The network model is implemented with PyTorch V1.11 running on a single NVIDIA RTX3090 graphic card. Network parameters are optimized using the Adam optimizer64. All benchmarks including vanilla ONN and LeNet for comparison are made under the same hardware and software environments.

Dataset preparation

We use 5 representative machine vision datasets including MNIST56, FashionMNIST57, KMNIST60, OracleMNIST58 and OverheadMNIST59 for evaluation on the free-space L2ONN, and 2 typical classification datasets of Iris flower classifier61 and Red wine quality62 for implementation of on-chip L2ONN. Among them, MNIST is the classic handwritten digit classification dataset of 10 classes; Fashion-MNIST consists of 10 classes with fashion article images; KMNIST is a drop-in replacement for MNIST dataset with 10 classes in Japanese; OracleMNIST includes ancient Chinese characters from 10 categories; OverheadMNIST is a benchmark satellite dataset with overhead views of 10 important object; Iris flower classifier contains 3 classes where each class refers to a type of iris plant; and Red wine quality includes 3 classes of wine qualities.

In Figs. S6, S8, we also evaluate the free-space L2ONN on 6 voice recognition tasks with recognition patterns from Vowel, Number, Word, Command, Gender and UrbanSound.
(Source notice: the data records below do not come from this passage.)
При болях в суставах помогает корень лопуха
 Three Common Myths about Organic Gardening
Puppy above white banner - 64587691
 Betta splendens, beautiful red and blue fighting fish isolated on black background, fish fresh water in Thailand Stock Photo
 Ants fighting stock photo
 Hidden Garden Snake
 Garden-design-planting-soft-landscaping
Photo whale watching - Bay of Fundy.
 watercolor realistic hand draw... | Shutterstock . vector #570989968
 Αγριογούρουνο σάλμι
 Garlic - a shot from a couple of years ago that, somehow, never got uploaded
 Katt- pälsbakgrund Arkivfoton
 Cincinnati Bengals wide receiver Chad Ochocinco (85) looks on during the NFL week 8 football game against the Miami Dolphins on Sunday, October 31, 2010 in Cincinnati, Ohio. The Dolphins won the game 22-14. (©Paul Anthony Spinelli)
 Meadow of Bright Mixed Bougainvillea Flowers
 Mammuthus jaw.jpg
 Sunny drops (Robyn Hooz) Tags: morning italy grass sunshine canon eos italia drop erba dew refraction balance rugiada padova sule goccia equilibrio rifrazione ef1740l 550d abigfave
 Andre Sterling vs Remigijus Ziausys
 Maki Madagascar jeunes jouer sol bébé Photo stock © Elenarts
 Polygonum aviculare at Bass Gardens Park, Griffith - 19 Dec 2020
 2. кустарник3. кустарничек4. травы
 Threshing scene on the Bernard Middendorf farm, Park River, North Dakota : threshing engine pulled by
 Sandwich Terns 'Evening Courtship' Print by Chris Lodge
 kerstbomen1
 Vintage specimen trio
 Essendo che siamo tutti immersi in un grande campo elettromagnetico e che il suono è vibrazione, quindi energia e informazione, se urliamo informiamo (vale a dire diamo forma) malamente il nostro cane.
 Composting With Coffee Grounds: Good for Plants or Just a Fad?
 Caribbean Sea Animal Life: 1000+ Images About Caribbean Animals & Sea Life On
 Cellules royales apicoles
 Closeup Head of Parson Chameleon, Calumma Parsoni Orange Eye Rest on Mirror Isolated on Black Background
Vowel65 consists of 12 audio classes of Japanese vowels; Number, Word and Command come from subsets of Speech Commands66, which is a large-scale audio dataset of rich spoken words, these 3 subsets contain 10, 15, and 10 categories, respectively; Gender67 includes 4 classes of audios from male, female, boy and girl; UrbanSound68 collects 10 classes of urban sounds from Gun Shot, Dog bark, etc. To uniform the input format, the original voice data is preprocessed into mel-scale frequency cepstral coefficients (MFCC)69 with a pre-emphasis factor of 0.97.

In addition, free-space L2ONN is tested on 4 medical diagnosis datasets. As shown in Figs. S7, S8, BloodMNIST of 8 classes, OrganMNIST of 11 classes, PathMNIST of 9 classes and TissueMNIST of 8 classes are adopted for network evaluation. These datasets are all from subsets of MedMNIST70, which is a large-scale MNIST-like collection of standardized biomedical images.